The panel majority concluded that the State failed to carry its burden of demonstrating beyond a reasonable doubt that the error complained of did not contribute to the verdict. Since this standard was correct both in principle and in authority, I would affirm the panel’s decision reversing the district court’s denial of habeas relief. Accordingly, I respectfully dissent.
. Confining his analysis to “these special facts," 395 U.S. at 253, 89 S.Ct. at 1728, Mr. Justice Douglas concluded that Chapman was satisfied: All four defendants had confessed to more or less of the State’s case. A nonobjectionable admission by Harrington placed him at the scene of the crime. The confessions of two codefendants, Bosby and Cooper, however, merely placed someone of the same race as Harrington at the scene of the crime. (Harrington was white, all three codefendants were black.) It was to those portions of those codefendants’ confessions, that “a white guy” was also at the scene of the crime, that Harrington based his Bruton objection, on the ground that those codefendants did not take the stand. But, as the court concluded, any error in admitting the uncontradictable confession-testimony of Bosby and Cooper was completely submerged in Harrington’s own admissible confession, admitting in whole the contents of those codefendants’ testimony against him.
. Where the Court expressly assumed that the content of the codefendant’s admission was merged into certain admissions made by Schneble and that “these admissions were properly before the trial court.”
. Where the testimony objected to was merged into “no less than three full confessions” whose validity and, apparently, admissibility were not challenged on appeal.
. Where the Bruton error was harmless in light of the fact that “[tjhose considerable parts of each petitioner’s confession which did not implicate the other were admitted without objection.”
. Harryman’s appeal, of course, is from a denial of habeas relief from a state court conviction.
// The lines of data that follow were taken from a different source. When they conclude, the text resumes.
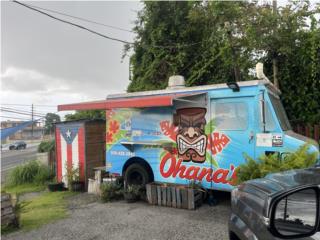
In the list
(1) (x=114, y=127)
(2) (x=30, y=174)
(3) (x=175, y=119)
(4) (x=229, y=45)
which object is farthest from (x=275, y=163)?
(2) (x=30, y=174)

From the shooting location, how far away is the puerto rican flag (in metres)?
9.70

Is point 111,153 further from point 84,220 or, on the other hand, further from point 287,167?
point 287,167

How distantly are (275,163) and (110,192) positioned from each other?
4223mm

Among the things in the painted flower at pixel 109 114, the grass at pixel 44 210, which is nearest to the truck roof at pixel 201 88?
the painted flower at pixel 109 114

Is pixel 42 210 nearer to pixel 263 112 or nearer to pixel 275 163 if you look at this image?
pixel 275 163

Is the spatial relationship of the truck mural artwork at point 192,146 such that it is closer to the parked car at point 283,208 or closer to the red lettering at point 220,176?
the red lettering at point 220,176

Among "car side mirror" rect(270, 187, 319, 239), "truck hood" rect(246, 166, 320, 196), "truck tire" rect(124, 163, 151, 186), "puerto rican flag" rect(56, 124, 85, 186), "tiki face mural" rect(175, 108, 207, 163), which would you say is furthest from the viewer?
"puerto rican flag" rect(56, 124, 85, 186)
There is no reason why harmless error in the context of federal criminal appeals is any less applicable here, where the error committed by the Texas trial court was a failure to apply federal constitutionally mandated criminal procedure.
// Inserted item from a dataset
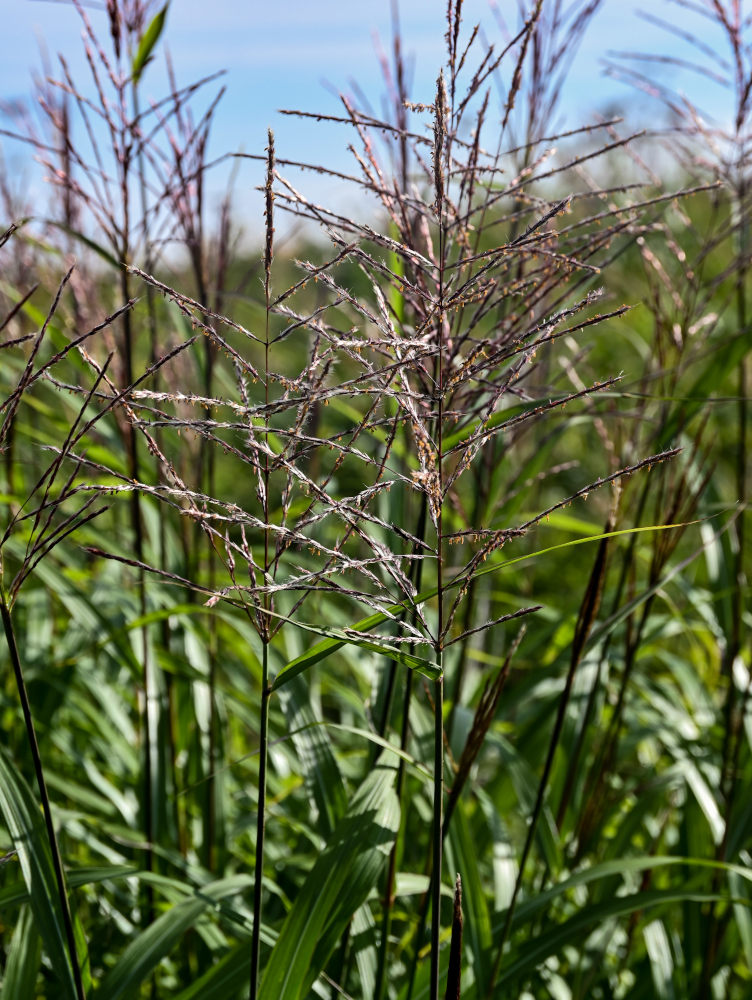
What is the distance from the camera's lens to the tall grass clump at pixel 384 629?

. “Any error, defect, irregularity or variance which does not affect substantial rights shall be disregarded.” F.R.Crim.P. 52(a).
. In Kotteakos, e. g., the Court reversed convictions for conspiring to obtain fraudulent loans under the National Housing Act. The Court found reversible error under the standard it enunciated even though the lower court, Learned Hand, J., had “painstakingly examined the evidence relating directly to each of the petitioners!,] found it convincing to the point of making guilt manifest [, . . ] and concluded that reversal would be a miscarriage of justice.” 328 U.S. at 775, 66 S.Ct. at 1253.